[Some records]
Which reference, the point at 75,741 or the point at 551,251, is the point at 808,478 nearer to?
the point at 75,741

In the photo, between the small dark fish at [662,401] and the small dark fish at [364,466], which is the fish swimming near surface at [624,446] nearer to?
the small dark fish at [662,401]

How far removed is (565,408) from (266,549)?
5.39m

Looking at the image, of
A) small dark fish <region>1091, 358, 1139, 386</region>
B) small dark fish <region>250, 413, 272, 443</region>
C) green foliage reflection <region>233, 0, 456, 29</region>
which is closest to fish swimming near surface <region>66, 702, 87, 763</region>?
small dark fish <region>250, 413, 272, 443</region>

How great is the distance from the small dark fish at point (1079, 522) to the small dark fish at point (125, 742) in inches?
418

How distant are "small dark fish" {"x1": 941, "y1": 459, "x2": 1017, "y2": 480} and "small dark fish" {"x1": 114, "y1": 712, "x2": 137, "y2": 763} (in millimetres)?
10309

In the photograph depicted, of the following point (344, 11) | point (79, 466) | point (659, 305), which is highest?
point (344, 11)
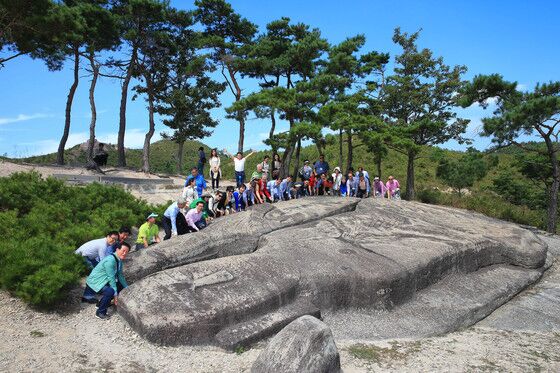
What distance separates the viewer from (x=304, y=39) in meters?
22.8

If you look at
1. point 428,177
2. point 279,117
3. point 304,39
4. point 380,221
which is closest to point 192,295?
point 380,221

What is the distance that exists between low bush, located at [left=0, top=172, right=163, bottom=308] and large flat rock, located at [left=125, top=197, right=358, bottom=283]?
136 cm

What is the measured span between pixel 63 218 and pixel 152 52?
52.3 feet

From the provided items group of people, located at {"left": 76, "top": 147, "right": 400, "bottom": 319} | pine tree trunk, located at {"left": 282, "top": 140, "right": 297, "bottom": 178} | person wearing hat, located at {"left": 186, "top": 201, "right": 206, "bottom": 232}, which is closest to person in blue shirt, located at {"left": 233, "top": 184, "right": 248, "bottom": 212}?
group of people, located at {"left": 76, "top": 147, "right": 400, "bottom": 319}

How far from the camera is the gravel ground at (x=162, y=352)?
675 cm

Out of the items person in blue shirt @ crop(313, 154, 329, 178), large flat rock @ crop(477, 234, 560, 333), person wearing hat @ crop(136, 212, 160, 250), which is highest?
person in blue shirt @ crop(313, 154, 329, 178)

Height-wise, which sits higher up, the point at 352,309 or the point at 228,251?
the point at 228,251

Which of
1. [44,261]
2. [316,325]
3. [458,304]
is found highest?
[44,261]

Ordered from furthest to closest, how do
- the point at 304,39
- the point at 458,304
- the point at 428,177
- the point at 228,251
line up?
the point at 428,177 < the point at 304,39 < the point at 228,251 < the point at 458,304

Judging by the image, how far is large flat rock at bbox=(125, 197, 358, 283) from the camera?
9609mm

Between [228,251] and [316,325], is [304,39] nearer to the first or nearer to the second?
[228,251]

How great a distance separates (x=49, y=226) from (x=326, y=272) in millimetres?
6789

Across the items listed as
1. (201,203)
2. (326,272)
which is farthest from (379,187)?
(326,272)

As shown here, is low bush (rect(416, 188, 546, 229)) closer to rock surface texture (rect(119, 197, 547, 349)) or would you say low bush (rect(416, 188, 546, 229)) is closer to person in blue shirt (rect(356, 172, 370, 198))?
rock surface texture (rect(119, 197, 547, 349))
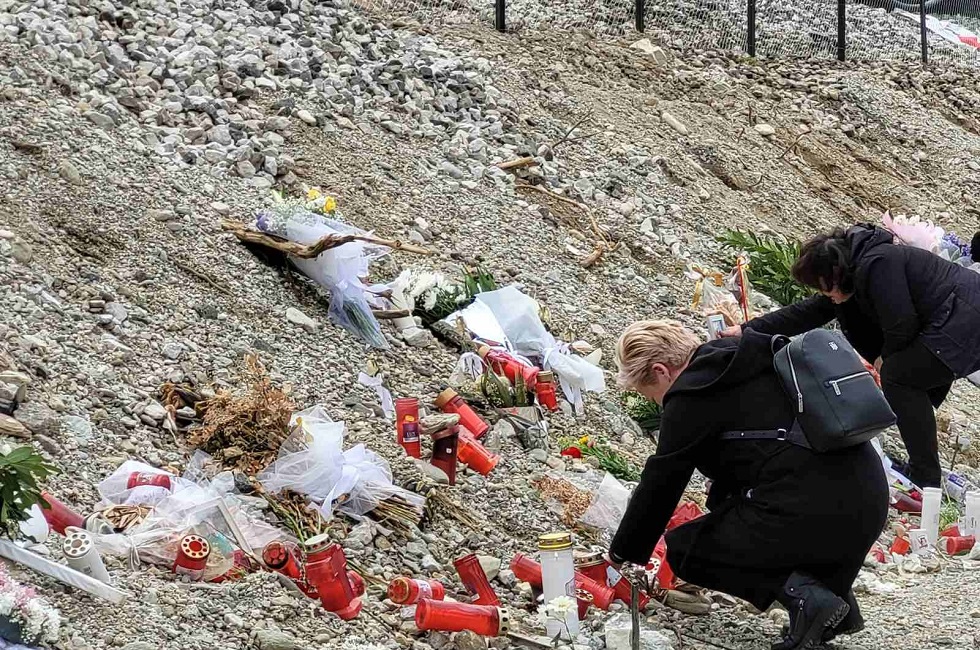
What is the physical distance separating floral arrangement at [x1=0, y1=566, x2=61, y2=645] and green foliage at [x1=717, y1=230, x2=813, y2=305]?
5706 mm

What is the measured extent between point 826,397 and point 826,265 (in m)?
1.77

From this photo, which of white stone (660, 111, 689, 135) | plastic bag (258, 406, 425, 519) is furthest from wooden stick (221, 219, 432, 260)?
white stone (660, 111, 689, 135)

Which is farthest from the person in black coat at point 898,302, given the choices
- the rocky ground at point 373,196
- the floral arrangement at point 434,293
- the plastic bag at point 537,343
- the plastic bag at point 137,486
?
the plastic bag at point 137,486

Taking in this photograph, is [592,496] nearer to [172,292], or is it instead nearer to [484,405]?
[484,405]

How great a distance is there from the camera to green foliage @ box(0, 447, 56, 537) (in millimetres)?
3271

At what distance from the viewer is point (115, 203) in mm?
6297

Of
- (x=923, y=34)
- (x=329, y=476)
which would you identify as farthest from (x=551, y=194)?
(x=923, y=34)

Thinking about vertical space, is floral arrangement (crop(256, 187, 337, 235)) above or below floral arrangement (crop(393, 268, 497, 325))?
above

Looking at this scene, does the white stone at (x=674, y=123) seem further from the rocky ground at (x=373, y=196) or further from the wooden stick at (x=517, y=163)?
the wooden stick at (x=517, y=163)

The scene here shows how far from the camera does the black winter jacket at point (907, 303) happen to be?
5301mm

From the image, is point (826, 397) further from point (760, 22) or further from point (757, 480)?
point (760, 22)

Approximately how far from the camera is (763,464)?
3.74m

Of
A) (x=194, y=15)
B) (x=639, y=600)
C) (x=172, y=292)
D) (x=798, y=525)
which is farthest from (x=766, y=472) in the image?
(x=194, y=15)

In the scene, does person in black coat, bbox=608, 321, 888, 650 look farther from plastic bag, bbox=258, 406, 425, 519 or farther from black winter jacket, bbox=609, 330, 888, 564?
plastic bag, bbox=258, 406, 425, 519
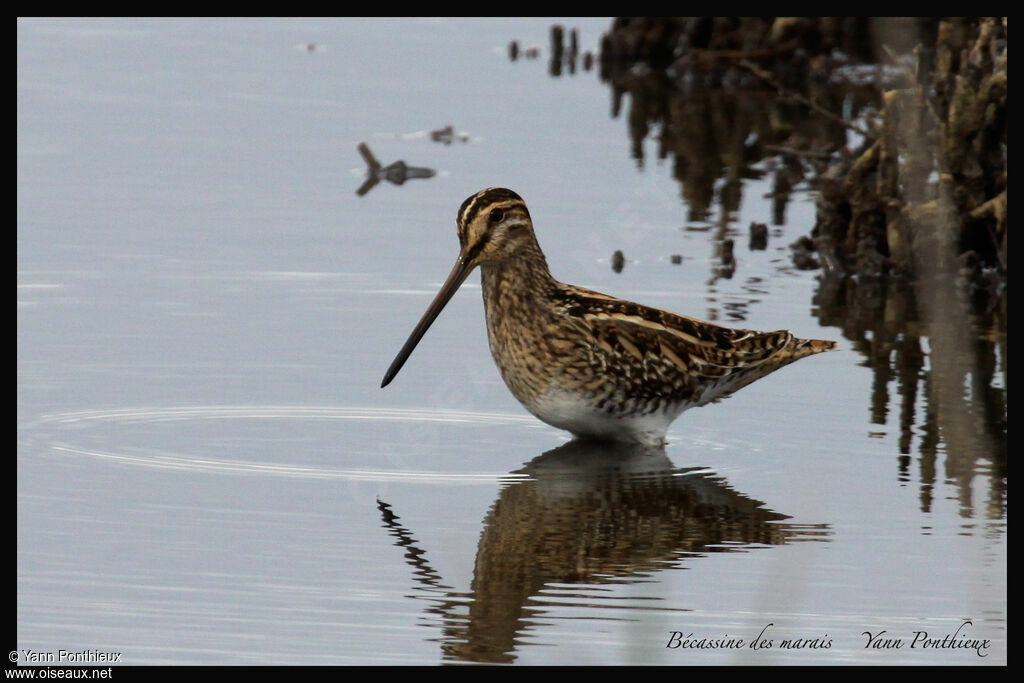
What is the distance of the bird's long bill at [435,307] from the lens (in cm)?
825

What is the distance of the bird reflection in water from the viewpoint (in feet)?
20.2

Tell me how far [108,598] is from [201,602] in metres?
0.31

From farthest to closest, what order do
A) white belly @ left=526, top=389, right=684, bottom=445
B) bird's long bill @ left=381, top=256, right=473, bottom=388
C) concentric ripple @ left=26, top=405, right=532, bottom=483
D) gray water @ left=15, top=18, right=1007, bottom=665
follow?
bird's long bill @ left=381, top=256, right=473, bottom=388 < white belly @ left=526, top=389, right=684, bottom=445 < concentric ripple @ left=26, top=405, right=532, bottom=483 < gray water @ left=15, top=18, right=1007, bottom=665

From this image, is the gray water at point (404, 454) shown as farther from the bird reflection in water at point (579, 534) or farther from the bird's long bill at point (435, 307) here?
the bird's long bill at point (435, 307)

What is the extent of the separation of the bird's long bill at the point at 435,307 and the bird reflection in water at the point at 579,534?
0.78m

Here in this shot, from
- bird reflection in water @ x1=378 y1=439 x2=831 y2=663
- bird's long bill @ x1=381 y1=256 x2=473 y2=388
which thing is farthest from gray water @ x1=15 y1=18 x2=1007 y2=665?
bird's long bill @ x1=381 y1=256 x2=473 y2=388

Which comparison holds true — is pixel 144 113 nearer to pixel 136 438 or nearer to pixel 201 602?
pixel 136 438

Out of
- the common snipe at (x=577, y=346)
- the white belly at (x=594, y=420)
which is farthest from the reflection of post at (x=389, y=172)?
the white belly at (x=594, y=420)

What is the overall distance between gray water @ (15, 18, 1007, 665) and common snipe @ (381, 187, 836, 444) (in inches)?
8.7

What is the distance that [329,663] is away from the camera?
18.5 ft

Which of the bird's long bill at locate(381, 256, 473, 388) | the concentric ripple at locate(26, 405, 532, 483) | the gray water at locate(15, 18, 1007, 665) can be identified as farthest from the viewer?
the bird's long bill at locate(381, 256, 473, 388)

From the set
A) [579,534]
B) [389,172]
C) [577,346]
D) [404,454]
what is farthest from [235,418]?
[389,172]

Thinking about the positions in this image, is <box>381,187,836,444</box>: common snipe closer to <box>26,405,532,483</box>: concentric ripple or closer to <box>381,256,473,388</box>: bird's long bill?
<box>381,256,473,388</box>: bird's long bill

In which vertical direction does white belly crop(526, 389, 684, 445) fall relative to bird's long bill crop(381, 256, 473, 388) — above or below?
below
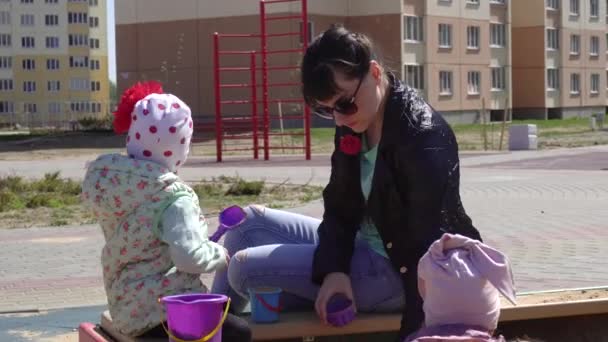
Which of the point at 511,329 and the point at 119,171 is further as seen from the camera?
the point at 511,329

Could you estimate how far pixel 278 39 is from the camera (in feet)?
159

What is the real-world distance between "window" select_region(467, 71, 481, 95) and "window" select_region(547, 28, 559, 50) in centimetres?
943

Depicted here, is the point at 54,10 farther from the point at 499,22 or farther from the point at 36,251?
the point at 36,251

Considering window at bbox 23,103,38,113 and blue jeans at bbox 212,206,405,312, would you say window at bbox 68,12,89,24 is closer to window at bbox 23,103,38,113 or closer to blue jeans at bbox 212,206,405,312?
window at bbox 23,103,38,113

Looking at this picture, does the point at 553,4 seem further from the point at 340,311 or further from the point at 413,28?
the point at 340,311

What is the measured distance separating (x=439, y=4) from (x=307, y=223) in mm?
52068

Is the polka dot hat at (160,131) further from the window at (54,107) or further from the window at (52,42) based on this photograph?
the window at (52,42)

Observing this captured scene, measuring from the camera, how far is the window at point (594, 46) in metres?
70.9

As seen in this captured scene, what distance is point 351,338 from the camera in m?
4.46

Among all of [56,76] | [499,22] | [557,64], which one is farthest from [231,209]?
[56,76]

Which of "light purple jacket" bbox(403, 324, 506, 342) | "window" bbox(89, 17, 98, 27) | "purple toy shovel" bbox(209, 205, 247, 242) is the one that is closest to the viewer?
"light purple jacket" bbox(403, 324, 506, 342)

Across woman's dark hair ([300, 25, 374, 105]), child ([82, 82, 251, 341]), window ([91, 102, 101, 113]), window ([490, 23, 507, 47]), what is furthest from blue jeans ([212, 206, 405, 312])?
window ([91, 102, 101, 113])

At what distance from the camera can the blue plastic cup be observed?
14.4 feet

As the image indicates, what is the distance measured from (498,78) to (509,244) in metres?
53.8
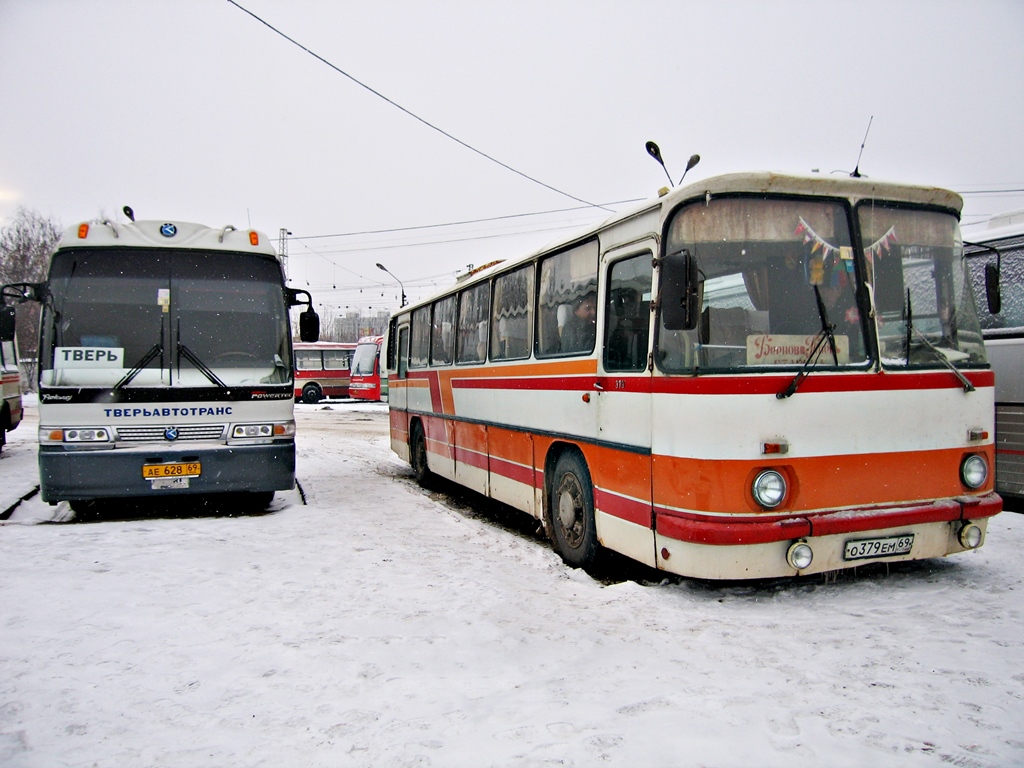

◆ WHAT THIS TASK INVOLVES ◆
State how many lines of the listing contain the string "above", and reply with only that number.

◆ ANSWER TO THIS EXERCISE ◆
3